I raised my eyebrows. ‘Would’ve fed a lot of kids,’ I laughed, and she smiled good-naturedly. We settled into an easy silence, watching rows of people in blue uniforms radioing information about Cassini’s final descent. I must have dozed off, because when I opened my eyes again there were images of lime green radio bands projected on the screen, and the mission controller was saying that they had crossed zero time. I turned towards Carina, but her eyes were closed.

‘Honey, you’re going to miss it.’

She didn’t move.

‘We have loss of signal,’ announced the flight director.

I squeezed her hand, but if felt colder than usual.

‘This has been an incredible mission.’

‘Carina.’ I shook her lightly.

My vision blurred and I kissed her on the cheek as the NASA workers clapped and cheered. Then they hugged and cried. Interspersed with the feed from mission control were images taken by Cassini over her thirteen years orbiting Saturn. Incredible close-ups of glowing rings. A massive storm the size of Earth. An ice volcano on one of Saturn’s moons.

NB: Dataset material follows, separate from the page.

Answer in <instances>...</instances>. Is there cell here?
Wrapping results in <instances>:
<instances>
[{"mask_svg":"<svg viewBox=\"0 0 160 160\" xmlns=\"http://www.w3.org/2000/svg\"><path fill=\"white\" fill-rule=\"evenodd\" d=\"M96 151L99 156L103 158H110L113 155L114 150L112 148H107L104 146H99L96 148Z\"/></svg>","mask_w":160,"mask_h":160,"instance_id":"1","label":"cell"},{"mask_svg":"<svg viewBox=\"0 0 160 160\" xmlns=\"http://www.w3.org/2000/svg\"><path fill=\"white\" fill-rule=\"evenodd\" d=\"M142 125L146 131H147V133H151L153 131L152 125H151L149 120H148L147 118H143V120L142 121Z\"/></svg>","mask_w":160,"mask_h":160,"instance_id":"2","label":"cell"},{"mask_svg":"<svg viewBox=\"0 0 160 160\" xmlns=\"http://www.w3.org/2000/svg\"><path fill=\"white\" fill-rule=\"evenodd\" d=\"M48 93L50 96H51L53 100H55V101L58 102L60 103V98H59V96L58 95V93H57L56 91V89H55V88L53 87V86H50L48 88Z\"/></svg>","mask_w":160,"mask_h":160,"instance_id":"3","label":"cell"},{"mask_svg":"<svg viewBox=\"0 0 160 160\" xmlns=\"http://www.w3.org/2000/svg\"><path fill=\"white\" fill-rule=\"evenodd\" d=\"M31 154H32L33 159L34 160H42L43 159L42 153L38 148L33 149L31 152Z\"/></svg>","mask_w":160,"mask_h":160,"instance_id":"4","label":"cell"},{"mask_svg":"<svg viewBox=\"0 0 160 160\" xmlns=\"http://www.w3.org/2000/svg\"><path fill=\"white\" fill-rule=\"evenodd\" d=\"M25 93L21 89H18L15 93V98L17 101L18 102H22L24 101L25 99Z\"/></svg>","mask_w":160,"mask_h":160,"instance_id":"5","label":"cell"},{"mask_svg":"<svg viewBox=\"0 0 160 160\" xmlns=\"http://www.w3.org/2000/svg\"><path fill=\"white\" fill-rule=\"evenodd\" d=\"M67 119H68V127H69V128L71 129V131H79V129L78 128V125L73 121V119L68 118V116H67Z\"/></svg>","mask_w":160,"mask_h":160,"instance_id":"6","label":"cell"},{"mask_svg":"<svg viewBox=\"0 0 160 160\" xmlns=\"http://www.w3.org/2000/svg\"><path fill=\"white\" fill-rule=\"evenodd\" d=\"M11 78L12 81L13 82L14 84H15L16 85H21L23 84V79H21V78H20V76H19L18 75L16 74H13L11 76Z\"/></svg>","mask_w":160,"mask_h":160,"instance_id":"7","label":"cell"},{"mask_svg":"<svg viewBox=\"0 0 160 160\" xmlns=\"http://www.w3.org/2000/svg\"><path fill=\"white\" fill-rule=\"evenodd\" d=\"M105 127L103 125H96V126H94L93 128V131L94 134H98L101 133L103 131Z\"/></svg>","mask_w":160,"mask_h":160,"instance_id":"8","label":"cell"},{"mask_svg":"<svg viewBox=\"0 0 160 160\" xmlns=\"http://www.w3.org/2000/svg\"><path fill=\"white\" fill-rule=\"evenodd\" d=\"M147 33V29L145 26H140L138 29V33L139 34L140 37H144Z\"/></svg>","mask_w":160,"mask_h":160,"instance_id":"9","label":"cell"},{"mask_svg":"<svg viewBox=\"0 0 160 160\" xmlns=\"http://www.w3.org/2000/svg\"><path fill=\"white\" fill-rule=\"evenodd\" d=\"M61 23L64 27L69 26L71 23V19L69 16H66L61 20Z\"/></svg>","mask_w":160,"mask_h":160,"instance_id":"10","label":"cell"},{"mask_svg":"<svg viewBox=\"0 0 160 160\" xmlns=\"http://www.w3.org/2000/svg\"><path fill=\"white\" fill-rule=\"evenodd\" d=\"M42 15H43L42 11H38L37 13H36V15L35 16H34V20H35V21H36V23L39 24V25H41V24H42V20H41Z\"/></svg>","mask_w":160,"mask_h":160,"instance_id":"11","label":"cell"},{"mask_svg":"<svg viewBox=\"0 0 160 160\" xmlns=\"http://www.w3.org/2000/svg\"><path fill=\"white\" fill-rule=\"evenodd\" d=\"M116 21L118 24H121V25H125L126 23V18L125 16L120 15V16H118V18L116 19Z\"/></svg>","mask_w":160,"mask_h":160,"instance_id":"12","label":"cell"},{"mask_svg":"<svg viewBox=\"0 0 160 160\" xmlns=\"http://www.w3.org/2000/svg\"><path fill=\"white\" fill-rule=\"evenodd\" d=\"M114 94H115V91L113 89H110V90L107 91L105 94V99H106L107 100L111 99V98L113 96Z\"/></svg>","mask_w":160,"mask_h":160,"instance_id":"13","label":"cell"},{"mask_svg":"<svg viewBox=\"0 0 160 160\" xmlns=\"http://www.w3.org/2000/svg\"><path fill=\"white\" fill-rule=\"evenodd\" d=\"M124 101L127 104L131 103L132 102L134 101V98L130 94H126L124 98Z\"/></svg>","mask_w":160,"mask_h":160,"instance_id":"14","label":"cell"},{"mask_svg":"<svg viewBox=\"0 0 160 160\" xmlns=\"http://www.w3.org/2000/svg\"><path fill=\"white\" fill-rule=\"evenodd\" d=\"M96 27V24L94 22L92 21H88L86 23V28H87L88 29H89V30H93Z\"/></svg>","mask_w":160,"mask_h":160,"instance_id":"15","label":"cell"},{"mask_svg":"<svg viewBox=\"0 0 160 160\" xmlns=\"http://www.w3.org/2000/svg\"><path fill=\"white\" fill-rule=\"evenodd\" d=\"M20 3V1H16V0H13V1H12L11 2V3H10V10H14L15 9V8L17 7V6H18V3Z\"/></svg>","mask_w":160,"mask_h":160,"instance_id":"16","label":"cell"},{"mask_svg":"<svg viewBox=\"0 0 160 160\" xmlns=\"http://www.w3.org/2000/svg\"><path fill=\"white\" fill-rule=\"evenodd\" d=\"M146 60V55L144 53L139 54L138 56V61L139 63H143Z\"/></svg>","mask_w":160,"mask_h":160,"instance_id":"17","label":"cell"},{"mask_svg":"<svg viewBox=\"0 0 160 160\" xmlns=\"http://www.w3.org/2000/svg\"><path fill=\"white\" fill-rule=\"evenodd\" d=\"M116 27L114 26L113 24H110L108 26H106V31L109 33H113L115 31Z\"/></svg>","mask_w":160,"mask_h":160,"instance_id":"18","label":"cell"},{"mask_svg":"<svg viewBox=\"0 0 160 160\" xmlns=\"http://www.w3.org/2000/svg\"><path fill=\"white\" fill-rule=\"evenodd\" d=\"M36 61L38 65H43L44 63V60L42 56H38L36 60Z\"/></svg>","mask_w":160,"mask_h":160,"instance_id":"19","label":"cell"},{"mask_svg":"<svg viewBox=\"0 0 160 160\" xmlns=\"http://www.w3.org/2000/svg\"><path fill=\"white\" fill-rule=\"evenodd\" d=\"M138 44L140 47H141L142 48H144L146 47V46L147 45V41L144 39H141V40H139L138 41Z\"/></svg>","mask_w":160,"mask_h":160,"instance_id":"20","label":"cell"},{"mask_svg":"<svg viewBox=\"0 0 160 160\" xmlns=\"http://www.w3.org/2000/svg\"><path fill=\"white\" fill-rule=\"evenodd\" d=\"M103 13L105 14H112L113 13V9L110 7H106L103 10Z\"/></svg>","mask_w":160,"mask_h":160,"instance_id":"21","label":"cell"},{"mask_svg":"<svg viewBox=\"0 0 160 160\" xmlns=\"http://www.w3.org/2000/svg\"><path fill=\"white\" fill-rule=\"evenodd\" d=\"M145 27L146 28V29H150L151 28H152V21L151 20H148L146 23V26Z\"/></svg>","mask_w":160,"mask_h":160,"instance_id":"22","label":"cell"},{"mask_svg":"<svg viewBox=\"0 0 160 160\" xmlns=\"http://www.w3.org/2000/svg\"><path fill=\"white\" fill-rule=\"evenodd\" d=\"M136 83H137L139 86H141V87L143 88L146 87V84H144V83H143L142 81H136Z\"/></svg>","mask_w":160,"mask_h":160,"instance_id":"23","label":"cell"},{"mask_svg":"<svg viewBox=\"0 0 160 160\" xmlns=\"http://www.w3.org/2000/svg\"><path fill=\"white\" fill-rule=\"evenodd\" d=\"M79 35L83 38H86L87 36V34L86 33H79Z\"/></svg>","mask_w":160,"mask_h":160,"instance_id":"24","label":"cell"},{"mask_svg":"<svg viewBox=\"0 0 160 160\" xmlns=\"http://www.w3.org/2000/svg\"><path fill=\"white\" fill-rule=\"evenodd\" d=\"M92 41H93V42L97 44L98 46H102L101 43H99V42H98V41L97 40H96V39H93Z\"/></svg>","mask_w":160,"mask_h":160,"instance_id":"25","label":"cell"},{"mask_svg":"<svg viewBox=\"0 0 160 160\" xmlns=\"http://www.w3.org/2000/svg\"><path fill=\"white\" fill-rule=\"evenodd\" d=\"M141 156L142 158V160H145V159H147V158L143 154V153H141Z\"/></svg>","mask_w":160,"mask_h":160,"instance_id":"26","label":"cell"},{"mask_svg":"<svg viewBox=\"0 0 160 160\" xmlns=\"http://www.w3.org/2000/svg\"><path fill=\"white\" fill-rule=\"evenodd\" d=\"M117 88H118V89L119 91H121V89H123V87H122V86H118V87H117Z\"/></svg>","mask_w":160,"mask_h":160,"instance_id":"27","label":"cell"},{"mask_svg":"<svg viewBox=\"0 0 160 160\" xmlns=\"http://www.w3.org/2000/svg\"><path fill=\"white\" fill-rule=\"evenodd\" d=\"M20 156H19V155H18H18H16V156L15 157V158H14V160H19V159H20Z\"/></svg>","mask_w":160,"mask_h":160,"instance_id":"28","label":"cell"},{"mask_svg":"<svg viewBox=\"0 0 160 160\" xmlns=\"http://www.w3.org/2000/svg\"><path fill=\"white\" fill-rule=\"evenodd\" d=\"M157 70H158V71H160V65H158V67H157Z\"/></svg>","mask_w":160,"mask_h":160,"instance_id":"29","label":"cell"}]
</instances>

‘Okay, you got me,’ I admitted. ‘It’s pretty fascinating.’

That night I shuffled outside to look up at the stars for the first time in years. It took a while to find her, but I remembered what she told me. First, I found the brightest star in the sky. Sirius. Then I looked for the second brightest star. Canopus, in the constellation of Carina.

I thought of her, and all of our adventures together. Actually, I thought of both of them – Carina and Cassini, their twin fates oddly intertwined. And I smiled, remembering the final exchange I had heard before turning off the laptop screen. It was between two NASA employees discussing the mission, but I liked to imagine it was really Carina, talking directly to me.

‘This was a moment of transition, it was not the end,’ she said, bravely. ‘And so let’s go forth and explore the solar system together.’

‘Okay,’ I said aloud.

Was I imagining it, or did one of the stars glow a little brighter, just for a moment?